To do =
Copy out word for word the lines below, starting at the line that contains "Considering the photograph, is" and ending at the last line.

Supplied records =
▶

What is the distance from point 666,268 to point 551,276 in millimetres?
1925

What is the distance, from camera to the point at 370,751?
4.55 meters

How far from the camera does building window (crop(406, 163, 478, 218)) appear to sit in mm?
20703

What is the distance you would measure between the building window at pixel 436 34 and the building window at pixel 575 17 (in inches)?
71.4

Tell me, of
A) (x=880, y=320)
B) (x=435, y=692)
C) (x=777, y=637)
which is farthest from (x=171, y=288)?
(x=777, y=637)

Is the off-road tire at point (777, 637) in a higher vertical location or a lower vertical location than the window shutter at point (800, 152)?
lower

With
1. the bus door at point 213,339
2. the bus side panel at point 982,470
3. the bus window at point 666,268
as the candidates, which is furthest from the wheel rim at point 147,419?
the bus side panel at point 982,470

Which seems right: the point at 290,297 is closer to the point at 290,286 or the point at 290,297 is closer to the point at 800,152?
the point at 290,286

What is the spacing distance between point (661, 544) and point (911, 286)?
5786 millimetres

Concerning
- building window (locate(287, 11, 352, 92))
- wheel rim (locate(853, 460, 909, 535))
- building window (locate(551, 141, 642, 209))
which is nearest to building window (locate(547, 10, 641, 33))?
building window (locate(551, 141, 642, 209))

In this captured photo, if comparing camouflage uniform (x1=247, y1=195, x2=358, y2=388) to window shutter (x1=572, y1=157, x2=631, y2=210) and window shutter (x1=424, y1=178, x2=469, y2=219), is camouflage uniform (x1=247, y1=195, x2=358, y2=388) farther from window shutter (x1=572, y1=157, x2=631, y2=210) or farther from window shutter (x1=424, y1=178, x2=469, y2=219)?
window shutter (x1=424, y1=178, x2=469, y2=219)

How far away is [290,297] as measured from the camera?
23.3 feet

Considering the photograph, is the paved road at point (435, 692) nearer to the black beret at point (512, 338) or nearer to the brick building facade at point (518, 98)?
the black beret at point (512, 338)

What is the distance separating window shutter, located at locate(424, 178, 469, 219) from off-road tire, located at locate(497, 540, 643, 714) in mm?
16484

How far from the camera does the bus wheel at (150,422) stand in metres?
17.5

◀

Final result =
Considering the photograph, is the paved road at point (435, 692) nearer to the black beret at point (512, 338) or nearer to the brick building facade at point (518, 98)?
the black beret at point (512, 338)

What is the distance separating window shutter, located at locate(424, 178, 469, 219) from off-road tire, located at locate(497, 540, 643, 714) in mm?
16484

How far from the camera does the bus wheel at (150,422) stand in metres?
17.5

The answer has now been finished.